▶ Text section:

+ + +

The Sundance trophies have been handed out. The film crowd has left Park City to the skiers. So what kind of market was it? Better than expected, even if most of the deals were small ones. And compared to the zero that was Toronto, a veritable avalanche of very low 7-figure sales took place in Park City, with more expected in coming weeks. Some of the films have breakout potential, like The Kids Are All Right and the documentary Catfish. Others made great festival viewing, but questionable box office offerings. Buyers said they’d be surprised if any replicated the critical or financial success of last year’s Precious.
The only semi-sexy deal out of Toronto was A Single Man, which has grossed just $5.2 million since The Weinstein Co released it December 11th. This despite an engrossing story, strong acting, and gorgeous direction by Tom Ford, whose status as an iconic fashion designer helped sell the film. This 2010 Sundance offerings felt similarly small. Despite the manic deal-chasing by journalists like me, many of these films will likely play in art houses in limited release to elite audiences.
This was billed as the “new” Sundance festival under freshly installed director John Cooper. Even founder Robert Redford said the aim was to get back to indie basics. Buyers could have said the same. So many studio specialty divisions (aka faux indies) like Paramount Vantage, Miramax, Warner Independent Pictures, and Fox Atomic have shuttered. Overture became an open question during the fest. And The Weinstein Co is restructuring. Then again Summit Entertainment is showing interest, and Lionsgate is an eager but cautious player. So, too, a few companies I’ve never even heard of.
But, across the board, buyers are far more careful than in those drunk deal days when they overpaid for crazy films like Hamlet 2. Buyers this year told me they’d rather pass than overpay. And the closest thing to heated auctions came after the midnight screening of Buried, which Lionsgate bought for around $3.2 million for U.S. rights, and The Kids Are All Right, which went to Focus Features for nearly $5 million for U.S. and several offshore territories. But sellers and filmmakers were less concerned with M.G.’s than they were P&A commitments. VOD scenarios are growing, but still remain the consolation prize for films that don’t hook theatrical distributors.

+ + +

▶ Supplied information:

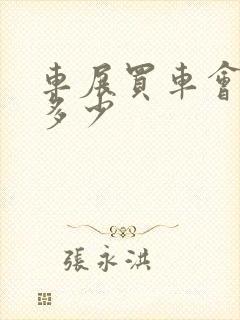 车展买车会便宜多少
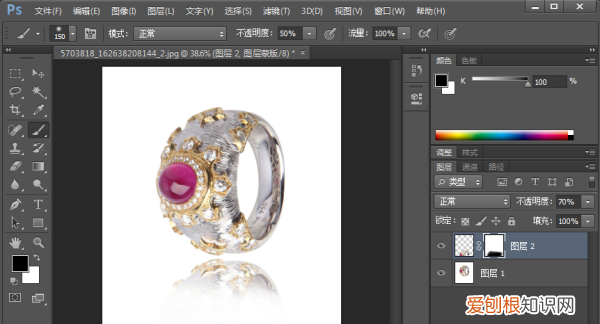 ps怎么打散文字,Ps如何制作消散效果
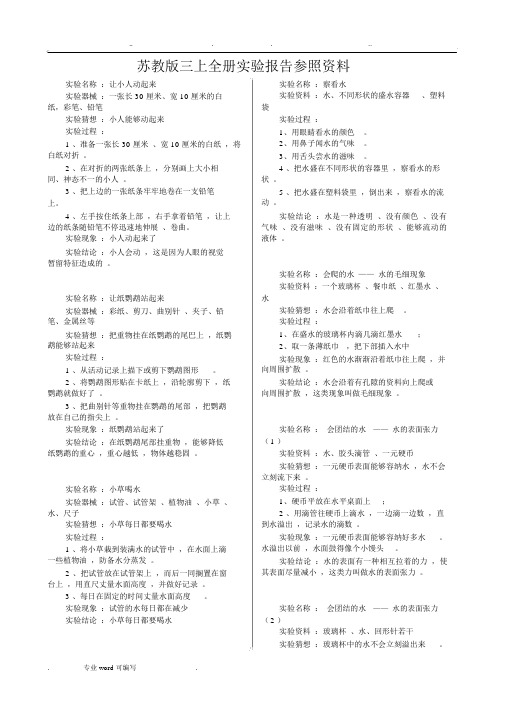 苏版小学科学三年级(上册)全册实验报告参考资料全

+ + +

▶ Exercises to complete:
[a] In the Sundance market text, which company bought Buried, and for about how much?
[b] Retype the part of the Sundance market text starting with "This was billed" and going on through "even heard of.".
[c] Translate this sentence from the Sundance market text into Spanish: "Buyers this year told me they’d rather pass than overpay."

▶ Solutions:
[a] Lionsgate bought it for around $3.2 million for U.S. rights.

[b]
This was billed as the “new” Sundance festival under freshly installed director John Cooper. Even founder Robert Redford said the aim was to get back to indie basics. Buyers could have said the same. So many studio specialty divisions (aka faux indies) like Paramount Vantage, Miramax, Warner Independent Pictures, and Fox Atomic have shuttered. Overture became an open question during the fest. And The Weinstein Co is restructuring. Then again Summit Entertainment is showing interest, and Lionsgate is an eager but cautious player. So, too, a few companies I’ve never even heard of.

[c] Los compradores de este año me dijeron que preferían abstenerse antes que pagar de más.